I have a Kindle tablet. It's handy, good for looking things up, checking social media, an occasional game or two or a surf around the innerwebs for a good read from a fellow writer. And one can download books from the library and read them. I have given this a try here in the last several months. Initially, I just didn’t like it because, well, I didn't want to. After some time, though, I began to see the general attraction. I liked getting novels and philosophy books quickly. The search interface was simple and limited in a good way - less choices and all - and, for a while I felt clever and hip reading Tim O'Brien's visceral Vietnam memoir "The Things They Carried" in such a post-modern way.

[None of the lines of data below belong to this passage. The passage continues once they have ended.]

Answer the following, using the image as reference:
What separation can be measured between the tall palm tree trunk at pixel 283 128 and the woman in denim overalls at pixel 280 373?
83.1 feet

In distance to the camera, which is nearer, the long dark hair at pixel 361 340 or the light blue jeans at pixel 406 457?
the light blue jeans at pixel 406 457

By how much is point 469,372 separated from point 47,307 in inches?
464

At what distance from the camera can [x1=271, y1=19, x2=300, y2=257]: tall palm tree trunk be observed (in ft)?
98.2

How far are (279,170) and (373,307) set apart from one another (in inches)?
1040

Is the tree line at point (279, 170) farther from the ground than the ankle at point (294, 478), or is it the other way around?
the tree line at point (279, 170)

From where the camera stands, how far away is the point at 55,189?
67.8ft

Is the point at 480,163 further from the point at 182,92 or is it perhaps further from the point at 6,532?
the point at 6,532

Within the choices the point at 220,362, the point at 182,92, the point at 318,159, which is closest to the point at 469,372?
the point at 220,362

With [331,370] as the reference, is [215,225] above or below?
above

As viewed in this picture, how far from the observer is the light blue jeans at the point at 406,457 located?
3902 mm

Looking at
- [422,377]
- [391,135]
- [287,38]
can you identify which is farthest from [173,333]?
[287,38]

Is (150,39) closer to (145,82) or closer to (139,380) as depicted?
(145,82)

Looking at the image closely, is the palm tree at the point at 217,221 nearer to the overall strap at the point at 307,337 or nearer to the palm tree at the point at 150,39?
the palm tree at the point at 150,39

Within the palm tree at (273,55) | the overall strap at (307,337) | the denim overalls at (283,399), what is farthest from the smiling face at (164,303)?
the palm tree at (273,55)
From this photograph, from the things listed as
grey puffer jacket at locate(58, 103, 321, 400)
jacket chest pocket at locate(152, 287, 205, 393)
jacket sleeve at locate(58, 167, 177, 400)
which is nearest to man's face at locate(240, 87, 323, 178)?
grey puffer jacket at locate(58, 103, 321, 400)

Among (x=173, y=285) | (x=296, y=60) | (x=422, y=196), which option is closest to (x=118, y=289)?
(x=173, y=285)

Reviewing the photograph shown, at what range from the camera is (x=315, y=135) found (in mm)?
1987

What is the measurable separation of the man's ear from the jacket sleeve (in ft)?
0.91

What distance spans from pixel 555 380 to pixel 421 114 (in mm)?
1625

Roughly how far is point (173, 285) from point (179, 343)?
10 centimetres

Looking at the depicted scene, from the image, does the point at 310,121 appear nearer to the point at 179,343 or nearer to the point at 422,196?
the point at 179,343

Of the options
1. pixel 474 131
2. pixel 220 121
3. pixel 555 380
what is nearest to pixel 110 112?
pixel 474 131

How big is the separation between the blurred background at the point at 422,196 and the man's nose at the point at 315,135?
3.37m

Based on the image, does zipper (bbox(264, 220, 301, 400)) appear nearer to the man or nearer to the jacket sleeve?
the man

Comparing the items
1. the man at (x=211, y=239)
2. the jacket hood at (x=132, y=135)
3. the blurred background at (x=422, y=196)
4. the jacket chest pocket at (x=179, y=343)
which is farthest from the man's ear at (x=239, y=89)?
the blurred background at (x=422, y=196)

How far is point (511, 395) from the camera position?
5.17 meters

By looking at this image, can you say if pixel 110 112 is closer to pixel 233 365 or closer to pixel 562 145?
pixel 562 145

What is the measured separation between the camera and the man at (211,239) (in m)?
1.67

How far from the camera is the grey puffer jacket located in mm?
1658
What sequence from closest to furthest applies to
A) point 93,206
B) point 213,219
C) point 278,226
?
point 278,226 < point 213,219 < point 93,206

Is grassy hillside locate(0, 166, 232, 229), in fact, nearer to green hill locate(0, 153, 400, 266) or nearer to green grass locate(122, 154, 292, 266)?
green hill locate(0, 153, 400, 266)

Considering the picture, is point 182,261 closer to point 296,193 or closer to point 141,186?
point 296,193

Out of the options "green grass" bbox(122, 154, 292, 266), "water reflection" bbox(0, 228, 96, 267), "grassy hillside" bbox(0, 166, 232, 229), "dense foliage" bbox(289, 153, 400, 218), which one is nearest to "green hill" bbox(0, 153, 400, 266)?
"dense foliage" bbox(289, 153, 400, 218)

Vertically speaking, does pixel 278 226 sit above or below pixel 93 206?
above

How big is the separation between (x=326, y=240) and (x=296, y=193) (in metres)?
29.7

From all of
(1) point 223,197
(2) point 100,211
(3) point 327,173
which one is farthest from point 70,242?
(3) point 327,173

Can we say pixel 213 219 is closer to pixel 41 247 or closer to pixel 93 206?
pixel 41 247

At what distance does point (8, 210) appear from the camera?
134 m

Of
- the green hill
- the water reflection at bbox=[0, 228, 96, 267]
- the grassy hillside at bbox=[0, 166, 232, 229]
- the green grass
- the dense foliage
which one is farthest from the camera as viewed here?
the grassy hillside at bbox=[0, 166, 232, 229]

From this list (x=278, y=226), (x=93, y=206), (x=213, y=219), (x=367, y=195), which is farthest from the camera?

I read some poetry, which translated well I thought to the blank page the reader could be.
One should be able to hug "To Kill A Mockingbird," drop a tear on the last page of Owen Meany, to close up Narnia in victory as The Last Battle is won. One should have something to desperately clutch as you gasp in horror at Wilfred Owen's "Dulce et Decorum Est" or to caress as you read the words of Dickinsin and Frost. A machine cannot offer such physical assurances nor will it ever make you smile as the cover of Animal Farm or Catcher in the Rye at the used book store - last Tuesday I think it was - makes you remember high school in just one breath.
So, the books pile up and wait. Here is a stack my brother sent me, books I'd read as a child, sitting on my work/music, uh, bench, waiting to be found:
"Churchmouse Stories" is unforgettable, so sweet and naive, and, two books down, "The Battle of Gettysburg," showed me the despair and suffering of war and led to Lincoln and Whitman and Woody and Dylan and Homer. That book, that thing.
This is the shelf next to my desk, a few favorites, odds and ends, Shakespeare, Narnia, Sherlock, "The Rag and Bone Shop of the Heart," a signed Owen Meany, Oz. And a dulcimer...
Down there on the bottom two shelves are a set of Harvard Classics, fifty books of importance as decided in 1920. There is a long and satisfying story to tell about them, but, I haven't time right now and it may go untold. The milk grate is full of the memories I have already shared here - "the keeper box."
Yes, those are guard-Furbees, motion sensitive and irritable. It's perfect, isn't it?
One last pile comes to mind. Ever-present, right there in front of the television, with delicious irony, a pile of the boys library books waits to be read, returned or traded for a new series, a new place - a new thing - to be remembered:
We have littered the boys childhood with books, piled thick and scattered randomly or purposefully, and we will continue to do so and hopefully they will never be far from a stack of books, a pile of dreams.
Truly, would this image seem as nearly as tender if we were all staring a Kindle?
Or this one as iconic?
I don't come to bury the tablet readers or suggest their unworthiness as a replacement for our books (actually, I do), but merely to remind you, us, of those books that, so long ago, sprang from our hands and into our memories.
Something a kid said to Marci:
"Mom, you could be a saint ... I'd vote for you."
It's true, I think you vote once a day, forever...
I might, or more likely not, follow this up with a few other technologies I see not serving us, especially these beautiful boys, as well as their antecedent. For now, though, thanks for coming around.